* 原文段落:
PyMOTW: urllib

优质

小牛编辑

142浏览

2023-12-01

模块：urllib
目的：访问不需要认证的远程资源
python版本：1.4+

urllib模块提供了一个访问网络资源的简单接口. 虽然urllib可以与gopher和ftp协议一起使用, 但下面的例子都是用了http协议.

HTTP GET

这些例子的测试服务器是在BaseHTTPServer_GET.py中, 这个脚本在PyMOTW例子的BaseHTTPServer模块中. 在一个终端窗口中启动服务器, 然后在另一个窗口中运行以下这些例子.

HTTP GET 是urllib最简单的操作. 简单把URL传递给urlopen()来获取一个用于操作远程数据的类文件句柄.

import urllib

response = urllib.urlopen('http://localhost:8080/')
print 'RESPONSE:', response
print 'URL :', response.geturl()

headers = response.info()
print 'DATE :', headers['date']
print 'HEADERS :'
print '---------'
print headers

data = response.read()
print 'LENGTH :', len(data)

* 任务:
请用两句话概括这篇介绍 urllib 模块的文章。

* 所给条目:
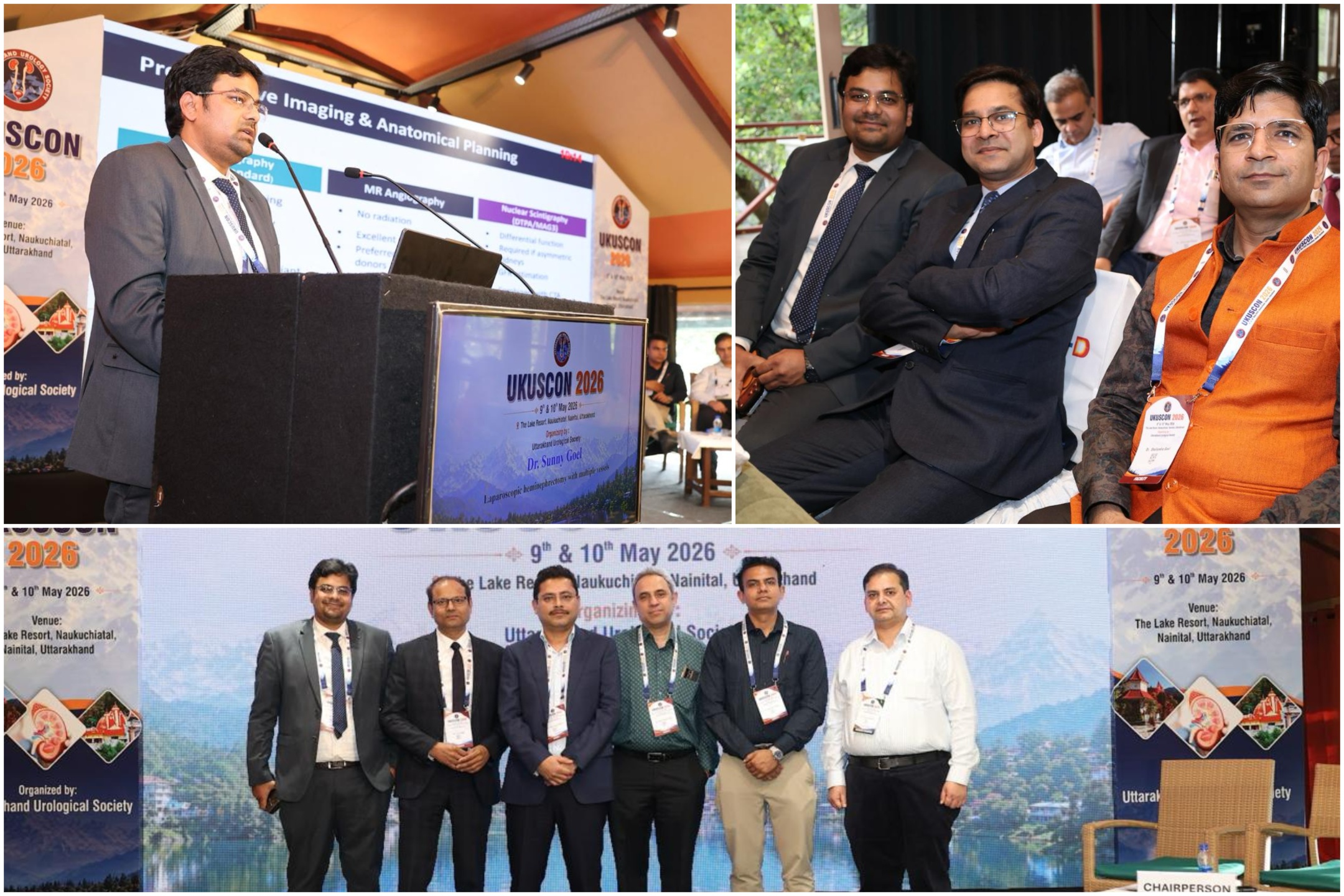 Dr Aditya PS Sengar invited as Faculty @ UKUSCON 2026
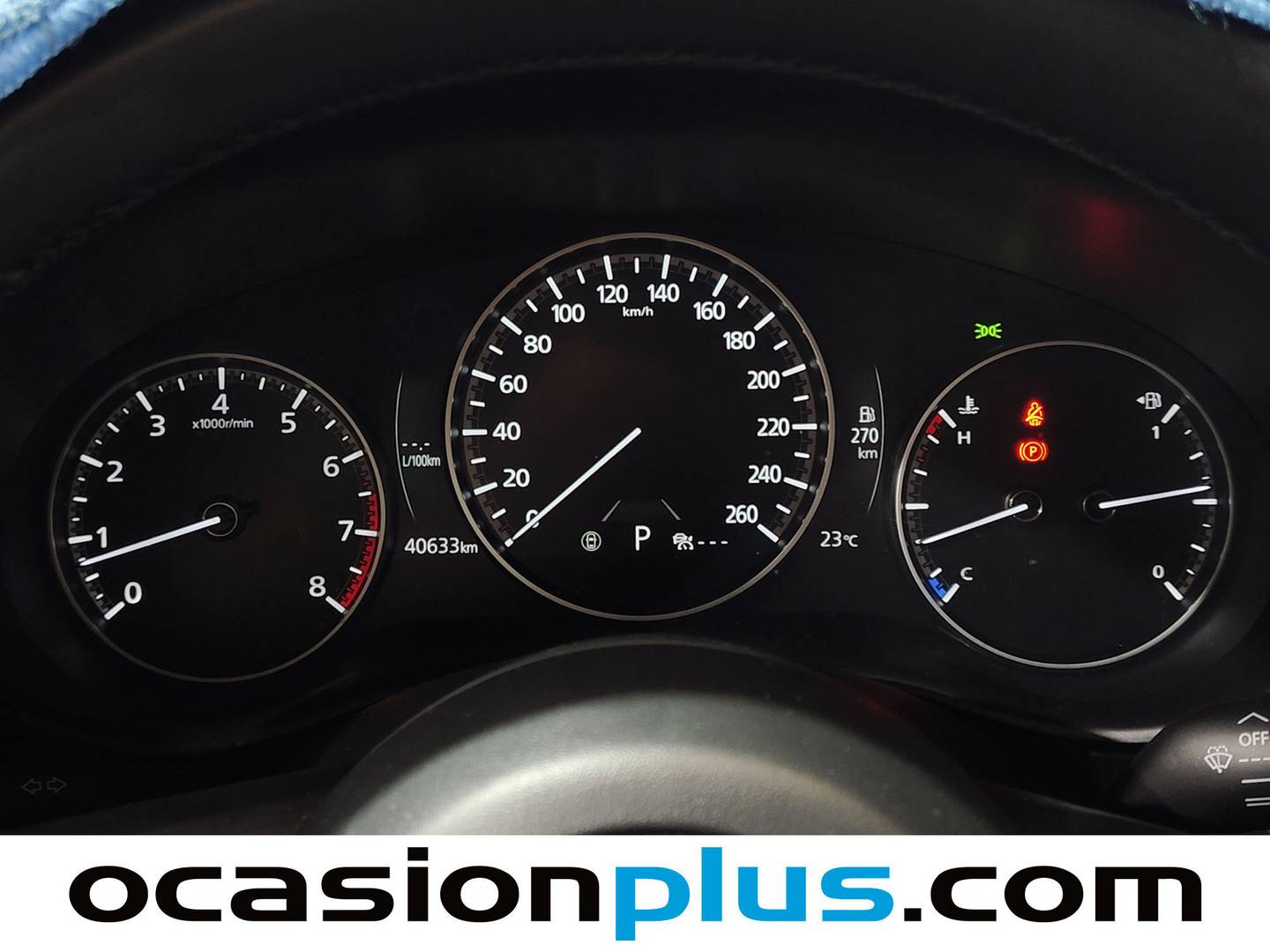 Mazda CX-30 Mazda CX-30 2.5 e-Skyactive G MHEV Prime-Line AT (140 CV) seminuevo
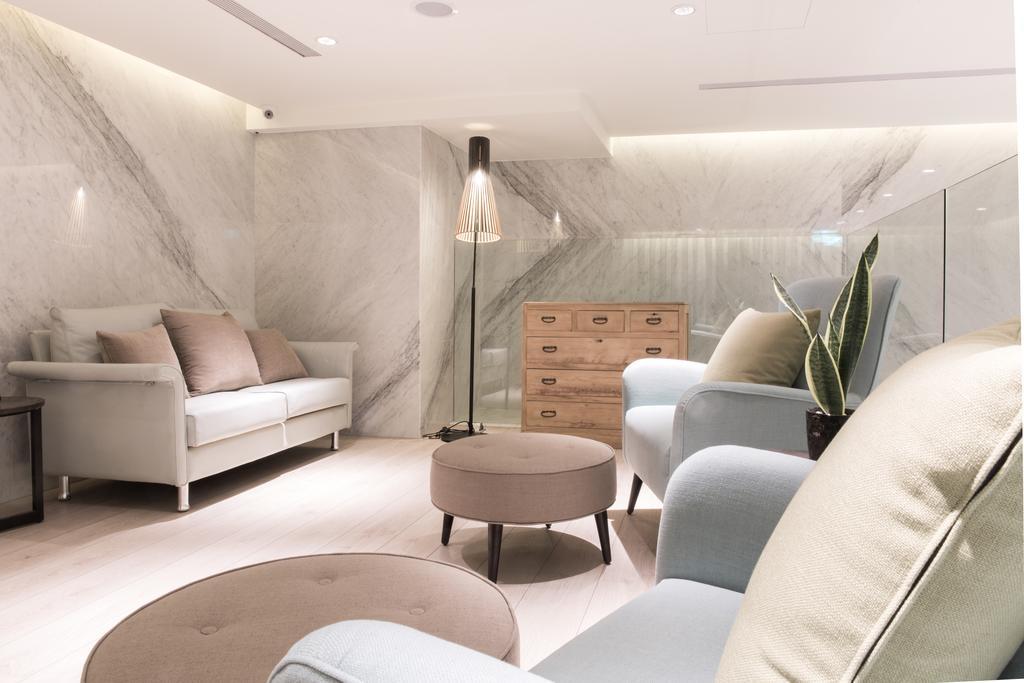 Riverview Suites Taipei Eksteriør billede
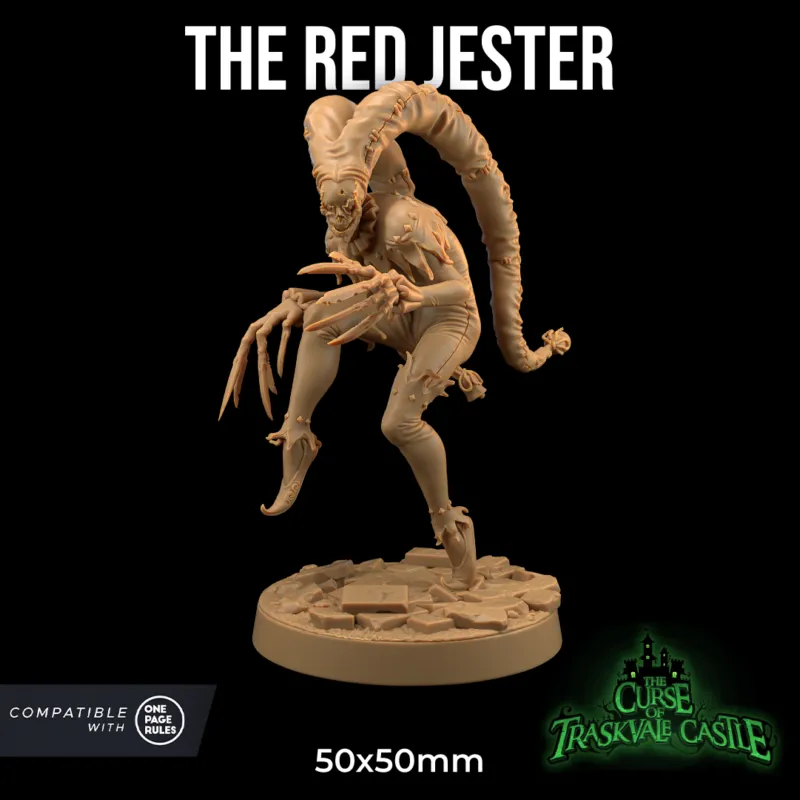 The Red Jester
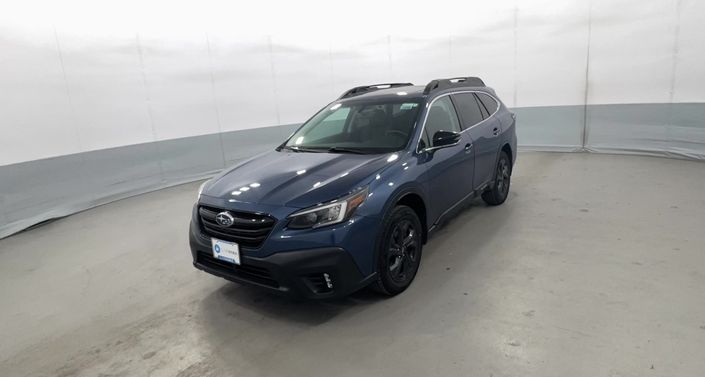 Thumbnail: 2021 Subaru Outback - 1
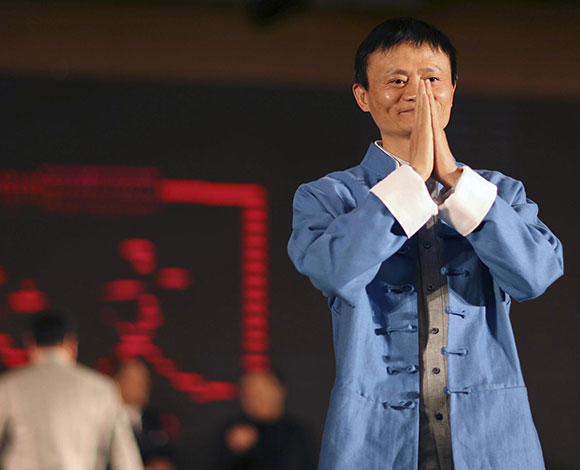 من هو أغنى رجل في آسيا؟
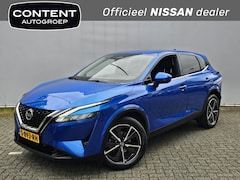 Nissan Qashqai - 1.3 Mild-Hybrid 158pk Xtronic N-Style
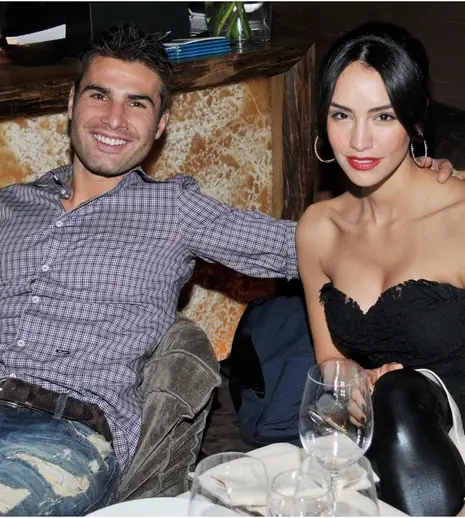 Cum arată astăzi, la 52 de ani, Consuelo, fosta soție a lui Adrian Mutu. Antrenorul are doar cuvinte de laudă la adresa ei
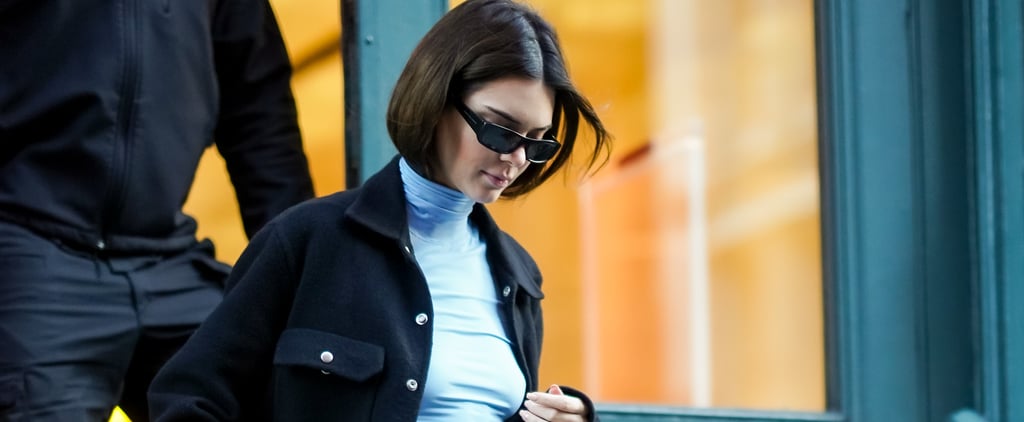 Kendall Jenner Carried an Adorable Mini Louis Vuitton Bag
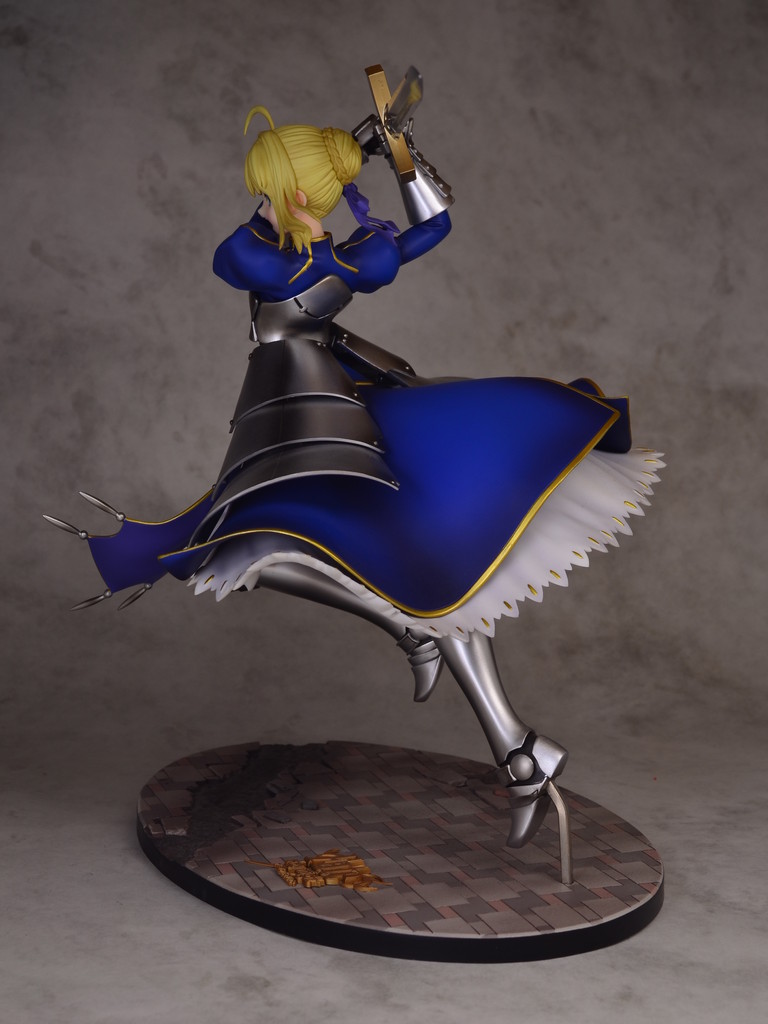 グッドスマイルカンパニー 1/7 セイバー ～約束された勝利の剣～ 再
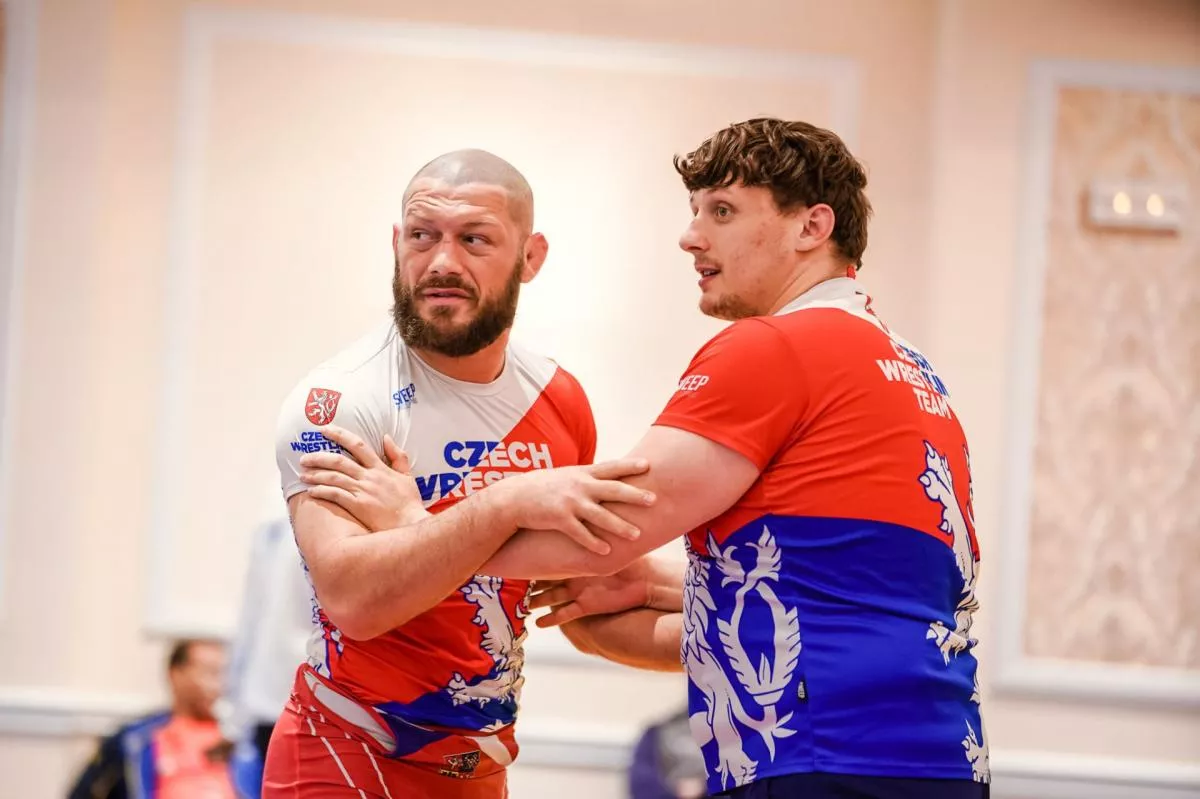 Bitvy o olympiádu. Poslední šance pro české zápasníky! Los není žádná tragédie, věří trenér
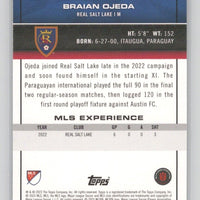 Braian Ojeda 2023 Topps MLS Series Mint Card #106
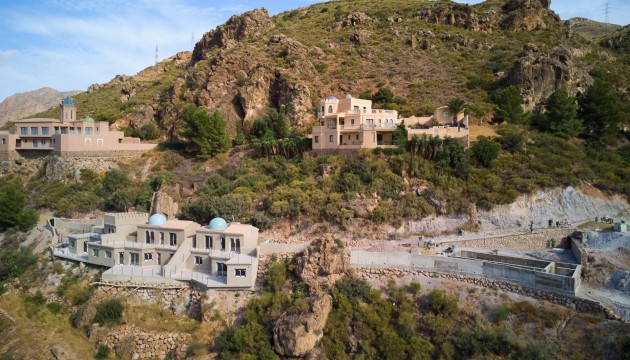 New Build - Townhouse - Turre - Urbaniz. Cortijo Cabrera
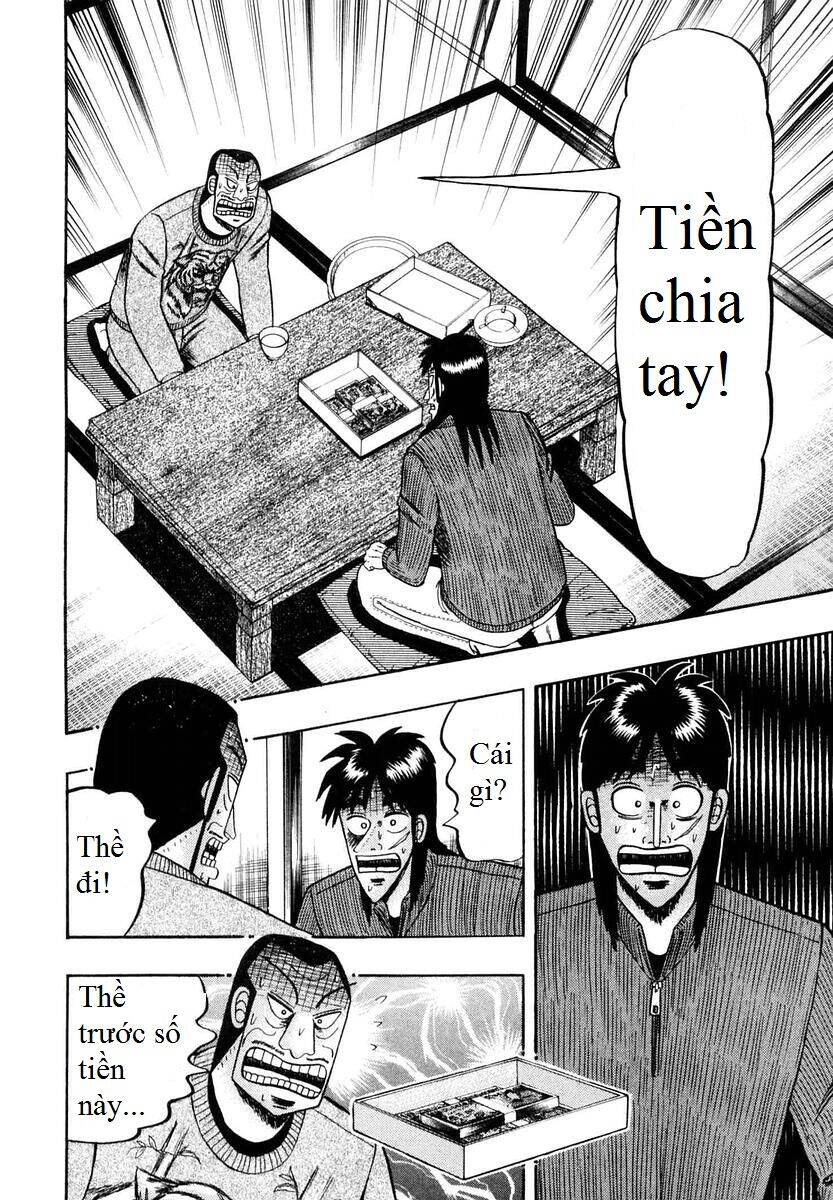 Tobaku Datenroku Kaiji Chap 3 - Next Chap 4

* 任务答复:
urllib 模块用于访问不需要认证的远程资源，它提供了访问网络资源的简单接口，虽然也能配合 gopher 和 ftp 协议使用，但文中的例子都采用 http 协议。HTTP GET 是 urllib 最简单的操作，把 URL 传给 urlopen() 就能获取一个用于操作远程数据的类文件句柄，运行这些例子前需先在另一个终端窗口中启动测试服务器。